* [EXERCISE TASK]: Rewrite the part that opens with the line containing "How far removed" and closes with the line containing "Answer: [724,551] →", swapping "yucca plant" for "desert shrub" and leaving everything else unchanged.

Stored items from a collection
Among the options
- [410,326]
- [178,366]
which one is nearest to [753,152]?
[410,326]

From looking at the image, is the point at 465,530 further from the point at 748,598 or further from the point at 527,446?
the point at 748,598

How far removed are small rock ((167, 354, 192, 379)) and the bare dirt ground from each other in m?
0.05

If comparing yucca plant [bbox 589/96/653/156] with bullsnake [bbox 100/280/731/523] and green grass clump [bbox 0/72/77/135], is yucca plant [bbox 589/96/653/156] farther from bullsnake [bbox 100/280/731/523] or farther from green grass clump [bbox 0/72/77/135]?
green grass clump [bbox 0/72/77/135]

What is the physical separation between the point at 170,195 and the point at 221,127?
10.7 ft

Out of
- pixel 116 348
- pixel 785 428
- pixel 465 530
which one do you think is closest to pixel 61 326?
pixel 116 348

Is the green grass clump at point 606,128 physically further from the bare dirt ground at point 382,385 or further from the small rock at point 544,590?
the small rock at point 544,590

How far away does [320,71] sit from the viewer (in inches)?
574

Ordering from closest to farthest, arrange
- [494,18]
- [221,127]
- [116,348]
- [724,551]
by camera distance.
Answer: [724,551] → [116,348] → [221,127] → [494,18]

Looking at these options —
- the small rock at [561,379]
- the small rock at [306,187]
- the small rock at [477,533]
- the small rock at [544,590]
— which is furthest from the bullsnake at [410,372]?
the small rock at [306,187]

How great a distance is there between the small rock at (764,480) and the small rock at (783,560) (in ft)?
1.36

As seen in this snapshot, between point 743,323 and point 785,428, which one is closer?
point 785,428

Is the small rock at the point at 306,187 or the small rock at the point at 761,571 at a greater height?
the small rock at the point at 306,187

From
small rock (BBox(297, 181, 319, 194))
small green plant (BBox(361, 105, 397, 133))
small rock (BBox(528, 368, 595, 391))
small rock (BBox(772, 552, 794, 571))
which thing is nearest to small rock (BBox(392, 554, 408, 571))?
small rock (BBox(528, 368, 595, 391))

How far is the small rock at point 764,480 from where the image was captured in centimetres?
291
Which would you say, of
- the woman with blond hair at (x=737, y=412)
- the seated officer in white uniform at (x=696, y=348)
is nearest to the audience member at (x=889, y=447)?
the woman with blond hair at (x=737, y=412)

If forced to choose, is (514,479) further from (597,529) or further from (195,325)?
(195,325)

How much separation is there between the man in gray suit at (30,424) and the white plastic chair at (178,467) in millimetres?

* [CORRECT OUTPUT]:
How far removed are small rock ((167, 354, 192, 379)) and the bare dirt ground from each other in m?
0.05

If comparing desert shrub [bbox 589/96/653/156] with bullsnake [bbox 100/280/731/523] and green grass clump [bbox 0/72/77/135], is desert shrub [bbox 589/96/653/156] farther from bullsnake [bbox 100/280/731/523] or farther from green grass clump [bbox 0/72/77/135]?
green grass clump [bbox 0/72/77/135]

What is the physical separation between the point at 170,195 and the point at 221,127?
10.7 ft

Out of
- pixel 116 348
- pixel 785 428
- pixel 465 530
which one do you think is closest to pixel 61 326?
pixel 116 348

Is the green grass clump at point 606,128 physically further from the bare dirt ground at point 382,385 or further from the small rock at point 544,590?
the small rock at point 544,590

How far away does [320,71] sit from the viewer (in inches)?
574

Ordering from closest to farthest, arrange
- [494,18]
- [221,127]
- [116,348]
- [724,551]
by camera distance.
Answer: [724,551] → [116,348] → [221,127] → [494,18]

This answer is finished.